Actually I think that our existing dataset retriever is probably fine, I don't think this issue is blocked by anything. @rayendito , if you'd like to take a stab at it I could assign the issue to you!
sure! i'll be happy to play around with it
@neubig Sir, Is this still being done by @rayendito, would love to collaborate on this.
Hi @bilal-aamer , definitely go ahead and play around with this unless @rayendito has already finished!
hi @bilal-aamer I did a somewhat MVP implementation for this some months ago in https://github.com/rayendito/prompt2model/tree/sample-from-dataset but I haven't made any PRs yet since I figured that we need to figure out if this method actually yields better results. I've been paying attention to the discussion on the #multilingual channel on Discord and chimed in a few times. I thought maybe a core team member was already working on this and I sort of spectated because I didn't want to overstep any territory😅 but if @neubig says go ahead then go for it! I'm actually particularly interested in MT and am currently exploring maybe a more specific version of this issue (MT only)
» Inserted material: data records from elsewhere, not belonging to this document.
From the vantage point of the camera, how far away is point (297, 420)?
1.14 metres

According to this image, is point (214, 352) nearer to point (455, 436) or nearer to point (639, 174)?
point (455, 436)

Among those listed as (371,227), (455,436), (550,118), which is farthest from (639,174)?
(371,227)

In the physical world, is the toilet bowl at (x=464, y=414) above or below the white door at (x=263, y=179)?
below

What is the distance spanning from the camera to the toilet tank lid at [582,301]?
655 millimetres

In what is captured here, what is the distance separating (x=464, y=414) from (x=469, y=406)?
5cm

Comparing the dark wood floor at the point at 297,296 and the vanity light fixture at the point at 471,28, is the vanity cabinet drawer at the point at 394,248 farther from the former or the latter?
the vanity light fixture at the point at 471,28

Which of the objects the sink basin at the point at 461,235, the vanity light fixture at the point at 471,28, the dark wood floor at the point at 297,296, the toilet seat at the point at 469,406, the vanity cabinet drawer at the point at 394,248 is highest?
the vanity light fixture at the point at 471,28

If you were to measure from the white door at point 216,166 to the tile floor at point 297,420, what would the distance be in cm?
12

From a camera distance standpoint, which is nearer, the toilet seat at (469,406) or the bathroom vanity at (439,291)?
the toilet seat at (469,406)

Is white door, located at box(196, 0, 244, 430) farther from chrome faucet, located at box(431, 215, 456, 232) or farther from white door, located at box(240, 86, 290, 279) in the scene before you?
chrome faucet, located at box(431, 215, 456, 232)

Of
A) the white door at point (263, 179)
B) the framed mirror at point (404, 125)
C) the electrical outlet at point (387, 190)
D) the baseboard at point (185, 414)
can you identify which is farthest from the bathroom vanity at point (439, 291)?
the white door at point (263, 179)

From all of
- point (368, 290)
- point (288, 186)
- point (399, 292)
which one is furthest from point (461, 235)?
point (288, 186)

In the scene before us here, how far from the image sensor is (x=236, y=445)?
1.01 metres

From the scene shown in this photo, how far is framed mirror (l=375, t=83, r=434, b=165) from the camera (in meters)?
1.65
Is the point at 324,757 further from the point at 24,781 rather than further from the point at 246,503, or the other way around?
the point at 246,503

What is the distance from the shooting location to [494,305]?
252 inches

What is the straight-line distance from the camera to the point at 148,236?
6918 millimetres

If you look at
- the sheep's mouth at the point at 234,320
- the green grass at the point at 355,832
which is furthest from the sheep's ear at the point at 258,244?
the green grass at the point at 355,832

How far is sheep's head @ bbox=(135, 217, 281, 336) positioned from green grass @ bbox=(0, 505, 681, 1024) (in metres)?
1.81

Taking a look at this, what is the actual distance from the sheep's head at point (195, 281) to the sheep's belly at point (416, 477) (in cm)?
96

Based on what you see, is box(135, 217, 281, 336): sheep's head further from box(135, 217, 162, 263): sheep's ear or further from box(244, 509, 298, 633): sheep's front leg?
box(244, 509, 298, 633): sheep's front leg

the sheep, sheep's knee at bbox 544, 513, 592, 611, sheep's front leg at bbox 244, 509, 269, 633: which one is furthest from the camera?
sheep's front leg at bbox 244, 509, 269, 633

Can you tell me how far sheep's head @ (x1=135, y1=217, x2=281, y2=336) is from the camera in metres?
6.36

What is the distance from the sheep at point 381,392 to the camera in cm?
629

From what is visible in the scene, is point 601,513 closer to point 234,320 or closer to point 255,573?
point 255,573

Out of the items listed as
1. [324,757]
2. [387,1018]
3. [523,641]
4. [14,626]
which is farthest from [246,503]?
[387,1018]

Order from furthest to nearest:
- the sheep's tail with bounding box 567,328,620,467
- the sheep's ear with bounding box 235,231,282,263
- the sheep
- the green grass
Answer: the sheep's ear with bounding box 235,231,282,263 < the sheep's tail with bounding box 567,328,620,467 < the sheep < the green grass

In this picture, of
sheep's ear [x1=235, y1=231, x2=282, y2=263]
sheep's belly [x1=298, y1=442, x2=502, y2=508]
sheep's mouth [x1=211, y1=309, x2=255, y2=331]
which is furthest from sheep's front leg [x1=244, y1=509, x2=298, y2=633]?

Oh, go ahead! I think this is distinct methodologically from what @VanyaBK is looking at, so please go ahead and run whatever you want to.
And @bilal-aamer maybe you could discuss with @rayendito and see if there's anything he could use help with on the discord. I'm happy to pitch in to the discussion.
Instead of only using examples given by the users in the user prompt, what if we try to use retrieved datasets (if applicable) as high-quality shots for the dataset generator?